[Activity] Write out an exact copy of the line containing "左から、藤原さくら、神木隆之" and all lines that follow it in the data below, leaving out pictures.

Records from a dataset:
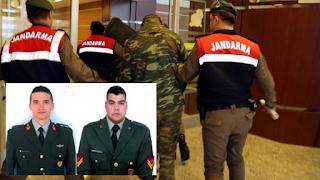 Anadolu: «Η τιμωρία τους είναι 5 χρόνια φυλακή»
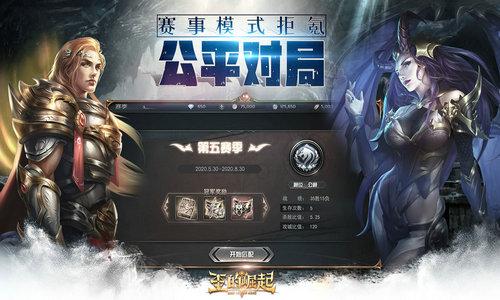 王的崛起安卓中文版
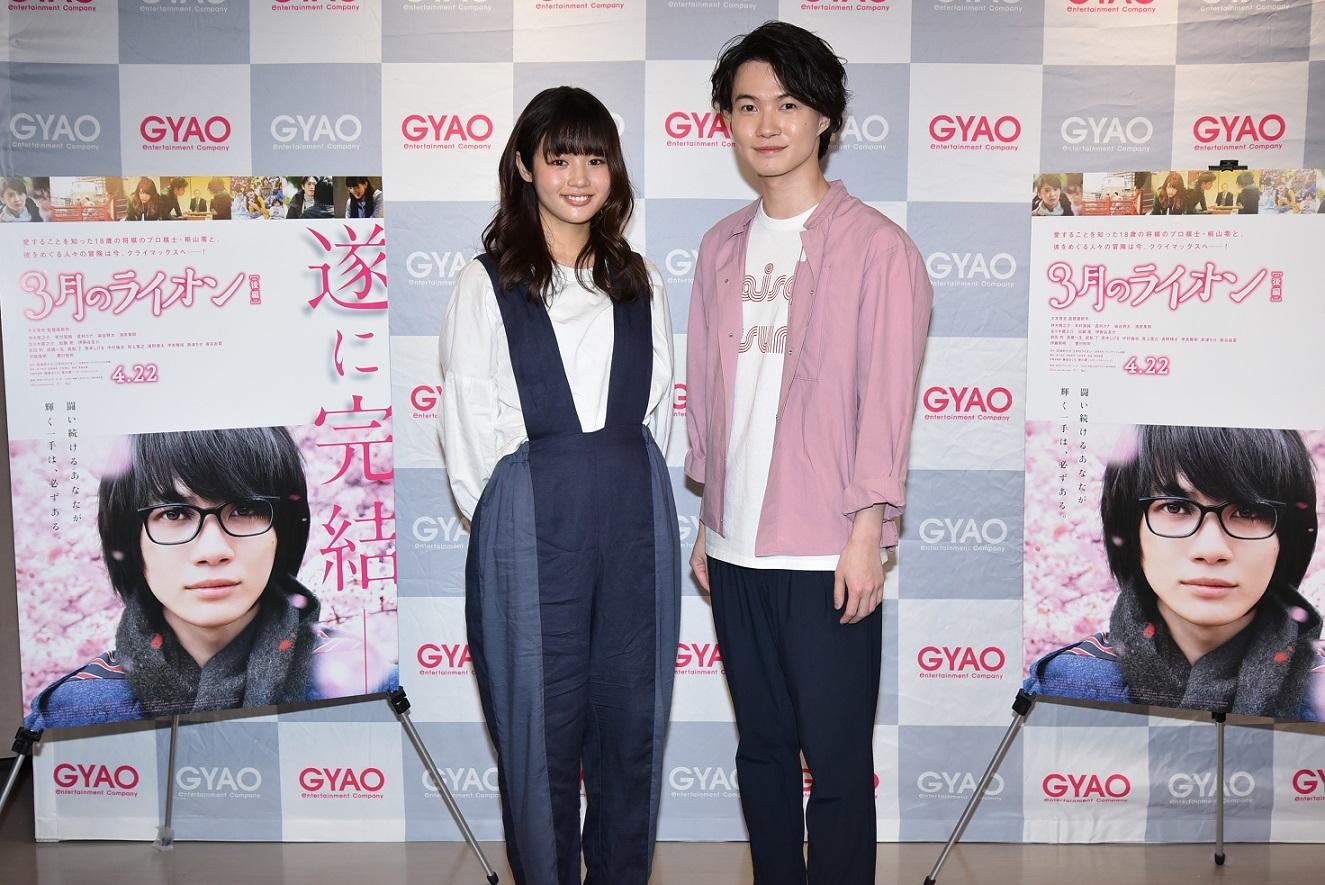 左から、藤原さくら、神木隆之介 『3月のライオン』公開記念GYAO!presentsスペシャルイベント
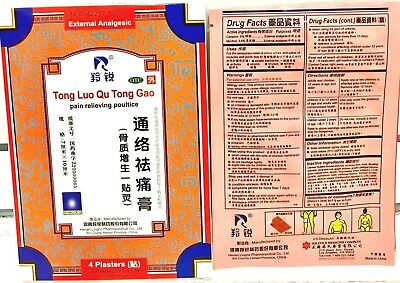 Tong Luo Qu Tong Gao Pain Relieving Poultice (7 x 10 cm) 4 Plaster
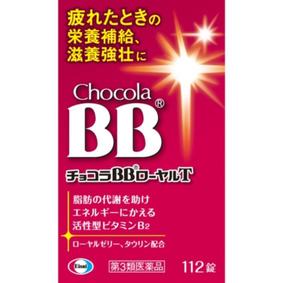 チョコラBBローヤルT 112錠 [第3類医薬品]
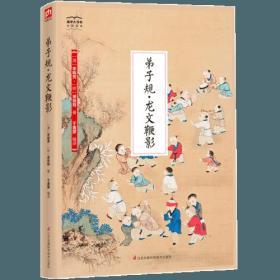 弟子规·龙文鞭影-国学大书院
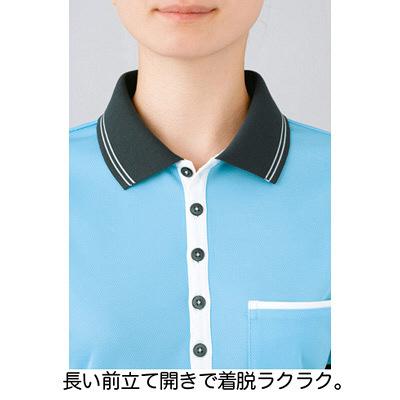 カーシーカシマ ポロシャツ ブルーベリー M HM-2179c/2 M (取寄品)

[Reply to the task]
 左から、藤原さくら、神木隆之介 『3月のライオン』公開記念GYAO!presentsスペシャルイベント
 Tong Luo Qu Tong Gao Pain Relieving Poultice (7 x 10 cm) 4 Plaster
 チョコラBBローヤルT 112錠 [第3類医薬品]
 弟子规·龙文鞭影-国学大书院
 カーシーカシマ ポロシャツ ブルーベリー M HM-2179c/2 M (取寄品)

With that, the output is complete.